── Passage to read

Raewyn Connell
Chinua Achebe, The Education of a British-Protected Child , New York, Knopf, 1999.
This unpromising title conceals a fine collection of essays by the great Nigerian novelist,
on writing, language, colonialism, and more. Another notable collection is Sara
Paretsky, Writing in an Age of Silence , London, Verso, 2007. Yes, the US thriller writer.
This has terrific essays on intellectual work and freedom under the War on Terror.
Among the hundreds of writers’ accounts of their writing, I particularly like BASHO
Matsuo, The Narrow Road to the Deep North , Penguin, 1966. Basho is one of the most
respected Japanese poets and this is a lovely account of his 1689 trip on foot through
the countryside, writing haiku poems and thinking about eternity as he went.
Portrait of Basho by Yosa Buson (Image:
Wikimedia Commons)

────
── Data records

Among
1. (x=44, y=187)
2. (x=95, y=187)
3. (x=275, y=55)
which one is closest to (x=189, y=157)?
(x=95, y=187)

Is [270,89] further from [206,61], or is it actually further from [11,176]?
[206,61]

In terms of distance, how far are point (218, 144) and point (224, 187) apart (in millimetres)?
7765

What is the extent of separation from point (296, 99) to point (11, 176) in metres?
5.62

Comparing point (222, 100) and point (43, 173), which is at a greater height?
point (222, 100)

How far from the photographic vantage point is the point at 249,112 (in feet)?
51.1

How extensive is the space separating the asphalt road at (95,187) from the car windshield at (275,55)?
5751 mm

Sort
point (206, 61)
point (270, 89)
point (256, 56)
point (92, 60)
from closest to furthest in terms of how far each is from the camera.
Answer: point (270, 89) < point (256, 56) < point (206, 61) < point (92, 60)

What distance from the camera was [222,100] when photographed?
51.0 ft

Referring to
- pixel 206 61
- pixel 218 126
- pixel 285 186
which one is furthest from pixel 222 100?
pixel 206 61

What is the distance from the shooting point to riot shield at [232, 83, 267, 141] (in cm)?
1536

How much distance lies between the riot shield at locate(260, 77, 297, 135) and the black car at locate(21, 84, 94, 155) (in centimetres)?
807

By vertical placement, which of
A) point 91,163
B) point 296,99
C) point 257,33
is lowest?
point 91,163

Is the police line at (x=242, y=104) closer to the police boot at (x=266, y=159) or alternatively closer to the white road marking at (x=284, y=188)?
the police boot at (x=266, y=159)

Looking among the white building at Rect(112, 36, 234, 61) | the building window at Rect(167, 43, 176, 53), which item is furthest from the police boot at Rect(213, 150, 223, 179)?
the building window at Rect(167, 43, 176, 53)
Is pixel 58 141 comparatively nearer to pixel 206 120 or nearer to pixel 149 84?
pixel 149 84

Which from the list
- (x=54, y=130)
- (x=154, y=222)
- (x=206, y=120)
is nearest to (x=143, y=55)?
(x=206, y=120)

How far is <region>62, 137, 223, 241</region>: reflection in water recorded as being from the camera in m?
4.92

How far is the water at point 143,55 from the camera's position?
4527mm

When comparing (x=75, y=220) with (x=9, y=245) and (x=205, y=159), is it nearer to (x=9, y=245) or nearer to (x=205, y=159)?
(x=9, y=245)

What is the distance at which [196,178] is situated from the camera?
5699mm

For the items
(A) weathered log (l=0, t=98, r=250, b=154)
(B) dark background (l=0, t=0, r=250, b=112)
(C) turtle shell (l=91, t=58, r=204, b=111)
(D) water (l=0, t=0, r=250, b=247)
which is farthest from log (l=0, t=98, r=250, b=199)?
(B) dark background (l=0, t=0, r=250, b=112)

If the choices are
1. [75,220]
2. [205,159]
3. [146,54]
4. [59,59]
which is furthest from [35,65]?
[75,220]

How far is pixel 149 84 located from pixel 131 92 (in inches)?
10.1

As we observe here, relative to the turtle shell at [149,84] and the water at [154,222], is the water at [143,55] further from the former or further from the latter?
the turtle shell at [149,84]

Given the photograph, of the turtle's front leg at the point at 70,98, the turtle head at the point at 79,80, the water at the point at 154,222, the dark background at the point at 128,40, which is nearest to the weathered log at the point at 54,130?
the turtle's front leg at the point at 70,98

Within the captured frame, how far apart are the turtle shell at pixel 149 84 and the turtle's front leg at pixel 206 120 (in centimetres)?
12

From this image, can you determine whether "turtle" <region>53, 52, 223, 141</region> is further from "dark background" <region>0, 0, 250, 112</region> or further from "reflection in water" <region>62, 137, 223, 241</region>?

────

Activity>
Give the author and title of each book the reading list recommends. The material after the reading list comes from an unrelated source.

Task solution>
- Chinua Achebe, *The Education of a British-Protected Child*
- Sara Paretsky, *Writing in an Age of Silence*
- BASHO Matsuo, *The Narrow Road to the Deep North*